Forum Discussion

kva_178637's avatar
kva_178637
Icon for Nimbostratus rankNimbostratus
Jan 20, 2015

DNS Express and CNAMES to AWS servers

For internal DNS we sync our GTMs' DNS Express with AD Integrated DNS that is managed by another team. By default, CNAMES that point to the names of servers in AWS are not being resolved to an IP by DNS Express (in contrast to the behavior of the AD integrated DNS). I know that this is the expected behavior. Would there be some way to allow these to be resolved, besides using Irules or Wide IPs? (Thinking along the lines of some Notify Action setting or an unhandled query action) I am looking for something that would not require us to touch DNS entries after they are added to AD integrated DNS by the server team, but still be able to use the great performance boost of DNS Express. Thank you for any thoughts.

 

  • You are looking for a way for DNS express to return authoritative IP addresses for a CNAME? What zone holds the A records for the corresponding CNAME records?

     

  • Hi Brad, we need to reference multiple Amazon EC2 servers by name since their IPs may be changing. We do not host the zone that has the A records. Currently we are using an irule, but then need to manually maintain a dgl list. Since multiple teams are involved this introduces potential for errors.

     

    • Brad_Parker's avatar
      Brad_Parker
      Icon for Cirrus rankCirrus
      Do you not trust Amazon's name servers to perform as well as your GTM? or are you attempting to shroud the response so the end user is getting the CNAME back suggesting it is hosted by Amazon? The only way I see to do this would be to possibly use an iRule that gathers the IP from Amazon's name servers and cache the record according to the TTL their record sends back. I don't think that would perform any faster than allowing the lookup to go to Amazon's name servers.
  • kva,

     

    How did you end up resolving this? I'm having the same issue.

     

    Thanks, Mike

     

  • JG's avatar
    JG
    Icon for Cumulonimbus rankCumulonimbus

    It seems to me that your DNS Express deployment should be an authoritative published master to handle queries from the external world only, which is really the purpose of DNS Express, while your internal users should configure their DNS resolver to point the AD, the hidden master.
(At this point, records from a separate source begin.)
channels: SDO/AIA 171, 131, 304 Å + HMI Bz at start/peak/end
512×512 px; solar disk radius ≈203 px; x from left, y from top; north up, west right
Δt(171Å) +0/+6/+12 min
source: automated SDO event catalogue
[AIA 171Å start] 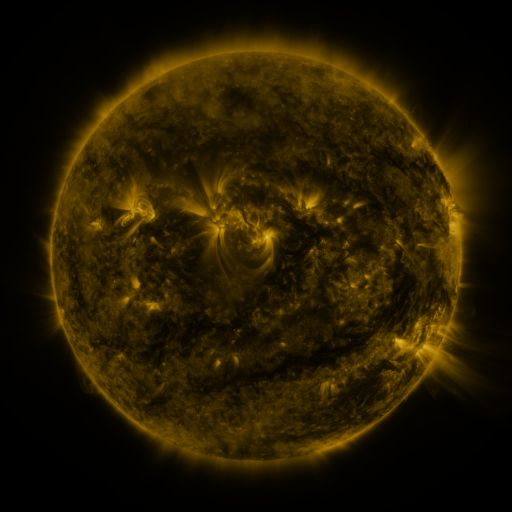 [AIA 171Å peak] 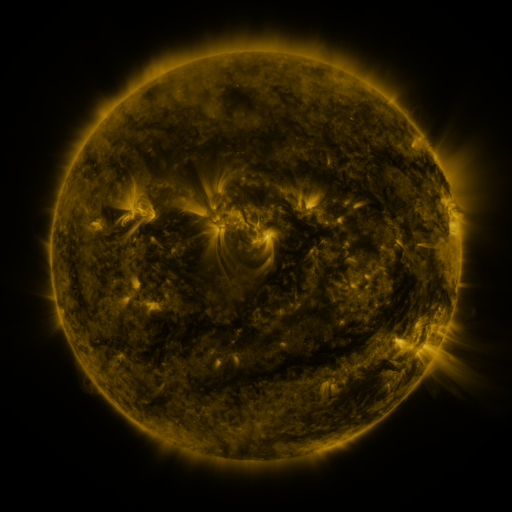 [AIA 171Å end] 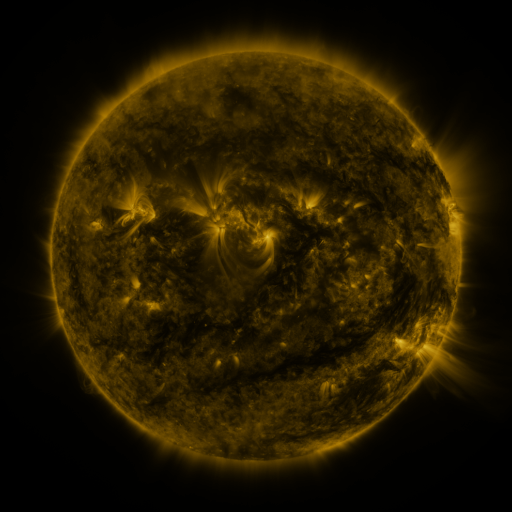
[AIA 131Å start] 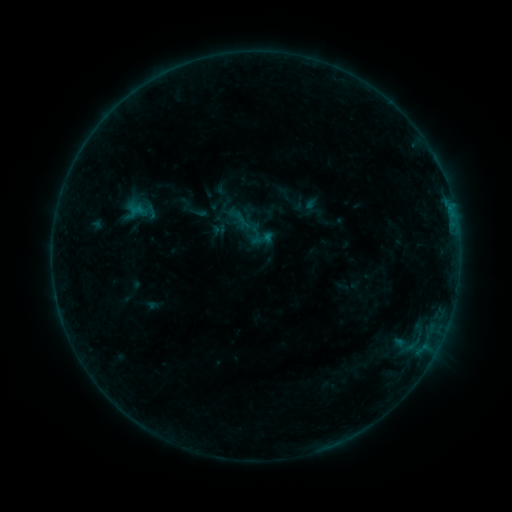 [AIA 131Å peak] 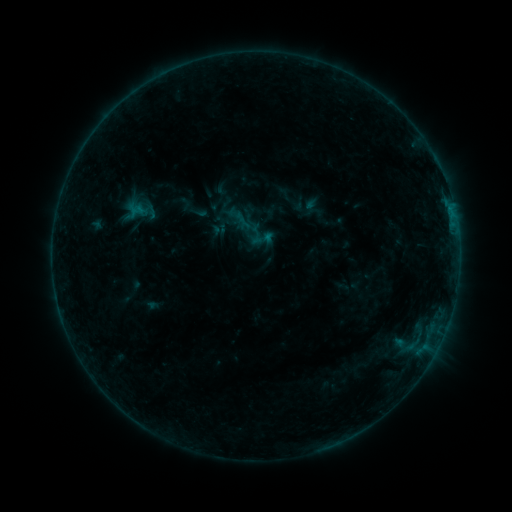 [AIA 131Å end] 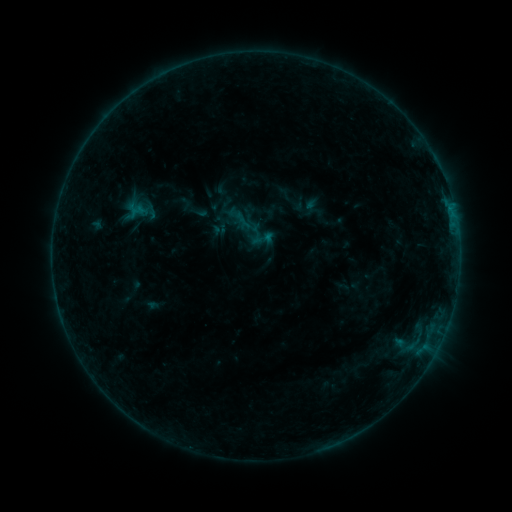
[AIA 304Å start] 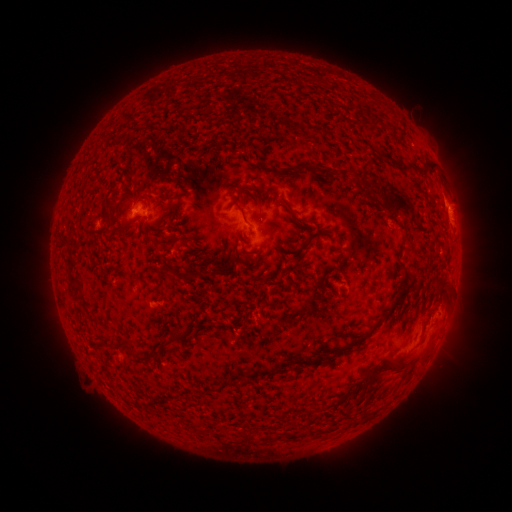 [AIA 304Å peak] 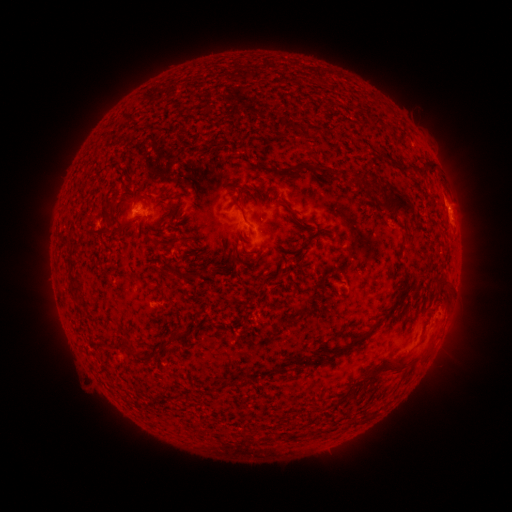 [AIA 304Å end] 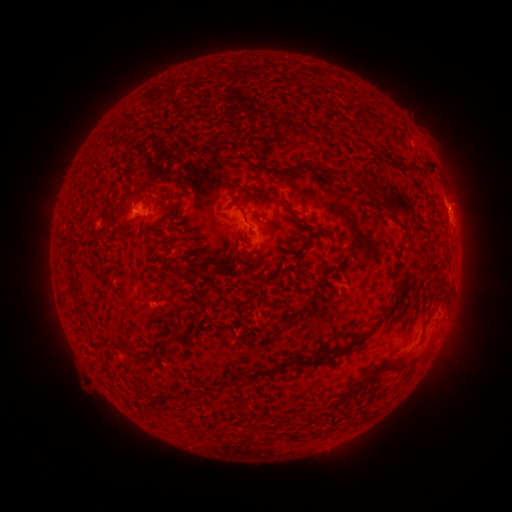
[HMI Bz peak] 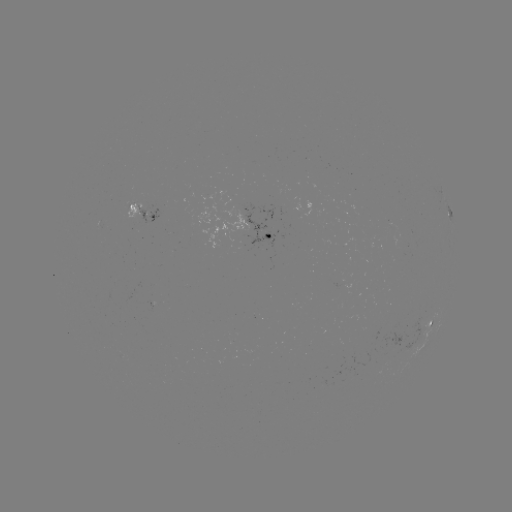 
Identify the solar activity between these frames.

I would even want to have a dedicated Linux box hosting a BIND server to handle internal queries to resolve external domains, in which case you configure the AD to forward such queries to the BIND server.

     

  • The F5 actually already has a BIND backend running, and one work-around is create a separate listener IP with it enabled but DNS express disabled, then use that as the DNS server that the clients point to.

     

    Before undertaking anything, I found this was a useful doc to better understand the services and how they sometimes overlap:

     

    K14510: Overview of DNS query processing on BIG-IP systems

     

    • Patricia_Gonzal's avatar
      Patricia_Gonzal
      Icon for Nimbostratus rankNimbostratus

      We were able to do this with an Irule that disabled DNS Express for CNAME records in DNS Express Zones. We had to enable Bind on the GTM with forwarding resolvers.